I think the first and main thrust of the article was actually about complexity increasing and thus the problem has/is getting worse. I think we can all agree that increasingly complexity will make bad programming practice stand out more. It will also make mediocre practice bad. :)
Besides which, it is all very fine and well to blame programmers totally for their "bad practice", but many places I have worked (including the current) were forced into bad practice by management and forced deadlines. (literally "just get it done") Then it became culture.
Now poor B'stards like me find it difficult to do ANY sort of good programming practice due to the code complexity and architecture.
Slava Imeshev replied on Fri, 2008/08/22 - 3:58pm
in response to:
Geertjan Wielenga
But in and of itself how can "the use of open source code" directly lead to an impact on the quality of software?
[/quote]
This may have to do with the fact that free software is not subject to market forces, so there is no a strong driver for quality.

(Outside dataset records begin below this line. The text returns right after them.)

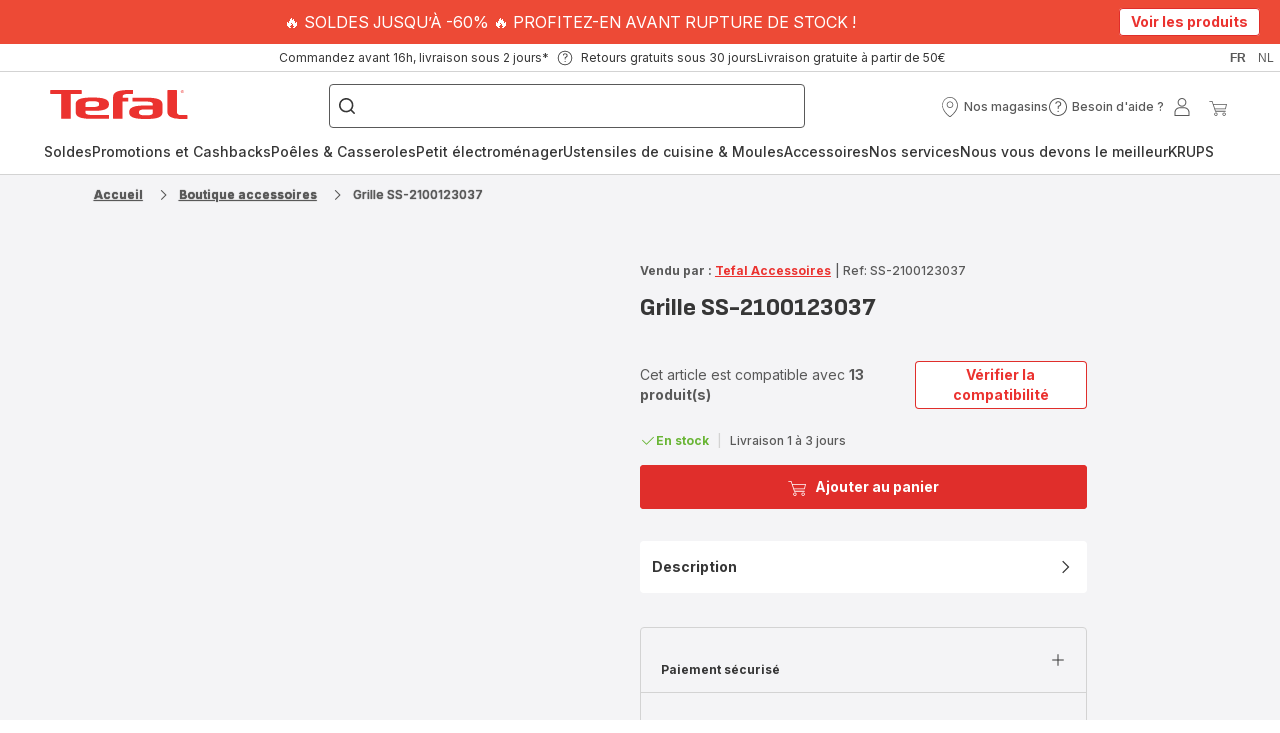

--- FILE ---
content_type: image/svg+xml; charset=utf-8
request_url: https://twicpics.tefal.be/medias/Capture-d-cran-2025-07-18-090140.png?context=bWFzdGVyfGltYWdlc3w4NDA3fGltYWdlL3BuZ3xhVzFoWjJWekwyZzNZaTlvT0RBdk1qZzNPREV4TnpVd05EWXhOelF2UTJGd2RIVnlaU0JrNG9DWnc2bGpjbUZ1SURJd01qVXRNRGN0TVRnZ01Ea3dNVFF3TG5CdVp3fDQwMDI3OTZhODUwMTBjNzBlODNiZTNiMGExNTJjMmJlODVjMWYwMGY1MTg4OWRjNTMyODQwYmVhZjA2YzFlODc&twic=v1/output=preview
body_size: 1878
content:
<svg xmlns="http://www.w3.org/2000/svg" width="92" height="53"><filter id="f" color-interpolation-filters="sRGB"><feGaussianBlur stdDeviation="4"/></filter><image xmlns:f="http://www.w3.org/1999/xlink" preserveAspectRatio="none" width="92" height="53" filter="url(#f)" f:href="[data-uri]"/></svg>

Note that I don't mention open-sourceness. When a progect goes over 1mloc, it does not really matter if you have the code. You wouldn't be able to do anyting with it anyway.
Commercial software may suck just the same, but the reasons for that are different and there is always possibility that an organization that produce a low qaulity product dies thanks to market forces and that another one does a better job.
Geertjan Wielenga replied on Fri, 2008/08/22 - 4:06pm
in response to:
Slava Imeshev
But in and of itself how can "the use of open source code" directly lead to an impact on the quality of software?
[/quote]
This may have to do with the fact that free software is not subject to market forces, so there is no a strong driver for quality. [snipsnipsnip]
[/quote]
Really? Eclipse and NetBeans IDE are both free. You'd be surprised, apparently, at the effect of market forces on those IDEs. Sure, maybe not direct market forces. But there's a very strong drive for quality, otherwise everyone would dump them for an alternative.
Slava Imeshev replied on Fri, 2008/08/22 - 5:18pm
in response to:
Geertjan Wielenga
Really? Eclipse and NetBeans IDE are both free. You'd be surprised, apparently, at the effect of market forces on those IDEs. Sure, maybe not direct market forces. But there's a very strong drive for quality, otherwise everyone would dump them for an alternative.
[/quote]
Rumors have it IBM invests around $180M into Eclipse R&D and marketing. Working towards the market where all software is free and all services are IBM's is a *very* strong marked force.